Next-Generation Cattle Vaccines to Save A$340 million

AUSTRALIA - University of Queensland (UQ) scientists are pressing ahead with development of two advanced vaccines that stand to save the Queensland cattle industry more than A$340 million a year.
calendar icon 19 July 2012
clock icon 3 minute read

Dr Neena Mitter, a Senior Research Fellow at Queensland Alliance for Agriculture and Food Innovation (QAAFI) along with partners at the Australian Institute for Bioengineering and Nanotechnology (AIBN) will lead an international team using nanotechnology to deliver a powerful new vaccine which is expected to slash the incidence of three bovine diseases which cost Australian producers more than A$200 million annually.

Meanwhile her QAAFI colleague, Senior Research Fellow Dr Tim Mahony, heads another team working on a polymer-based solution to combat cattle tick infestation, which costs the Queensland cattle industry an estimated A$146 million a year.

Both approaches are on the scientific frontline and considered to be among the “next generation” of animal health solutions.

Dr Mitter’s A$3.8 million nano-vaccine project is the culmination of several years’ research by her and AIBN scientists, Queensland Government scientists, Washington State University and Pfizer Animal Health Australia.

She said the “blue sky” aim of the research was to create a new scientific paradigm, delivering immunity to more than one disease in a single formulation.

“The aim is to demonstrate the world's first platform for nano-vaccine delivery for a single dose – that’s also stable at room temperature,” Dr Mitter said.

“Our goal is to create a vaccine that will target three major animal-health problems: bovine viral diarrhoea virus (BVDV), bovine ephemeral fever (BEF) and cattle tick fever (Anaplasmosis).”

Collectively these conditions are estimated to cumulatively cost Queensland's A$3.4 billion cattle industry about $200 million a year.

“We plan to create a vaccine that doesn’t require any additional agent to be effective,” Dr Mitter said.

“Potential benefits include a major reduction in loss-of-income due to disease and in the cost of vaccination.”
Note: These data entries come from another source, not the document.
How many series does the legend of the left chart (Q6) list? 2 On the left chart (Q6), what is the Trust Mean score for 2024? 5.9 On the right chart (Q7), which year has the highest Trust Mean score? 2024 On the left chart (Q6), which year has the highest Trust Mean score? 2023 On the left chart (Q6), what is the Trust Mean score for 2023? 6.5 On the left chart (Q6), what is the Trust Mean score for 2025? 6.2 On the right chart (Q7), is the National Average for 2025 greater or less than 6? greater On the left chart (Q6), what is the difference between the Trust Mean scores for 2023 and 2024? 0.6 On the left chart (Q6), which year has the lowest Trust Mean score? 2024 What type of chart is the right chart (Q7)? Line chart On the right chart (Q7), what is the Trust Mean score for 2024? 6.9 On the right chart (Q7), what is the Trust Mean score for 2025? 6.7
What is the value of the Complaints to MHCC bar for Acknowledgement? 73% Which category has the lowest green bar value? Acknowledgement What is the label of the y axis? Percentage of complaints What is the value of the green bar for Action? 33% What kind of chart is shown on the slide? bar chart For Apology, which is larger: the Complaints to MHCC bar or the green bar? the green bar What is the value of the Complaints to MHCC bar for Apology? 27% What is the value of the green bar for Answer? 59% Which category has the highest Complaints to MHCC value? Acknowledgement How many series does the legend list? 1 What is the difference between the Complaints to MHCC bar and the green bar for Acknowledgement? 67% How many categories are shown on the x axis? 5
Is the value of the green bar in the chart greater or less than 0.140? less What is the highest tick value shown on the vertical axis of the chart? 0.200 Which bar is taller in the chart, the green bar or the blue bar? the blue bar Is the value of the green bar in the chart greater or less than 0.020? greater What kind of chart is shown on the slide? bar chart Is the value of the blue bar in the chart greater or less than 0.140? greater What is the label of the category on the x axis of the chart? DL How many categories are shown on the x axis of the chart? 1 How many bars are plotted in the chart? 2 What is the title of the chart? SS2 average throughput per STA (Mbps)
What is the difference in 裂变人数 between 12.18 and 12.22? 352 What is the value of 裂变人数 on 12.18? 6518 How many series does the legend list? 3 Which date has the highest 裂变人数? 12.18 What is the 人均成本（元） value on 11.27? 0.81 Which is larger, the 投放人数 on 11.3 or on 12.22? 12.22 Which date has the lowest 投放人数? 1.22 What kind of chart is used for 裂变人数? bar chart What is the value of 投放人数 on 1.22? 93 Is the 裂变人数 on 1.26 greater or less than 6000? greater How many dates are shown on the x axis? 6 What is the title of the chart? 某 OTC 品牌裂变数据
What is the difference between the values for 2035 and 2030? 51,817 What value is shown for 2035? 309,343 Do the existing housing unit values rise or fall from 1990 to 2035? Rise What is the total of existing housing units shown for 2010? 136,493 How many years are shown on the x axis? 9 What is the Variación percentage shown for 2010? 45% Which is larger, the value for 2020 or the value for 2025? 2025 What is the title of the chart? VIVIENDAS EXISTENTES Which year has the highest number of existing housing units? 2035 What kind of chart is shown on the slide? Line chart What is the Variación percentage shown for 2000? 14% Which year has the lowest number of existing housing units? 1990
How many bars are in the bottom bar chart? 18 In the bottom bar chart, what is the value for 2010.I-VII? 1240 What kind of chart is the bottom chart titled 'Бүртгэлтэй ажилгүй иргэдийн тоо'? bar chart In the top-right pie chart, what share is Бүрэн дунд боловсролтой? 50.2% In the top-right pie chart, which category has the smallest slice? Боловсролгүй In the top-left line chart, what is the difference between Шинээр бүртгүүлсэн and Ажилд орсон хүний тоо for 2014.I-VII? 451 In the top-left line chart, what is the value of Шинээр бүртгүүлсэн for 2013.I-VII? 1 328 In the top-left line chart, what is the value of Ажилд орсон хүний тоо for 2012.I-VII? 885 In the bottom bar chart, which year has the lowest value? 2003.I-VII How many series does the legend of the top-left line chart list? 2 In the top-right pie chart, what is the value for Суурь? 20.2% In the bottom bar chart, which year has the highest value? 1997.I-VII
Solving the cattle tick problem

Dr Mahony said cattle tick infestation currently cost the Queensland economy about A$146 million a year, and his polymer-based anti-tick vaccine would be developed to work with industry practices to ensure greater take-up.

“Industry practices need to be considered when developing vaccines to ensure industry adoption,” Dr Mahony said.

“Most beef industry enterprises can only muster their cattle once or twice a year due to costs and seasonal factors,” he said.

“As most cattle vaccines require two or more doses they can be difficult to apply in extensive beef enterprises.”

“A safe and effective single-dose anti-tick vaccine would save the industry more than A$140 million a year,” he said.

By exploiting unique delivery platforms in nanotechnology and polymer science – and working closely with collaborators from UQ and the Department of Agriculture, Fisheries and Forestry (DAFF) – QAAFI researchers expect to deliver major benefits for the cattle industry such as:

  • Reducing the cost of vaccination through a single dose, annual treatment, and reduced management costs;

  • Reducing the cost of refrigeration with shelf stable vaccines; elimination of cold chain storage (14 per cent of vaccine cost), reduced carbon footprint, increased export potential;

  • Adding value to Australia’s A$3.1 billion export potential through clean green image, animal welfare and best practice adoption;

  • Maintaining employment for 32,000 workers in the farm sector and creating new jobs through supply chain linkages for continued profitability of Queensland’s regionally based beef sector;

  • Increasing the manufacturing potential – Queensland based opportunities;
  • Reduced usage of pesticides and chemicals in primary industries.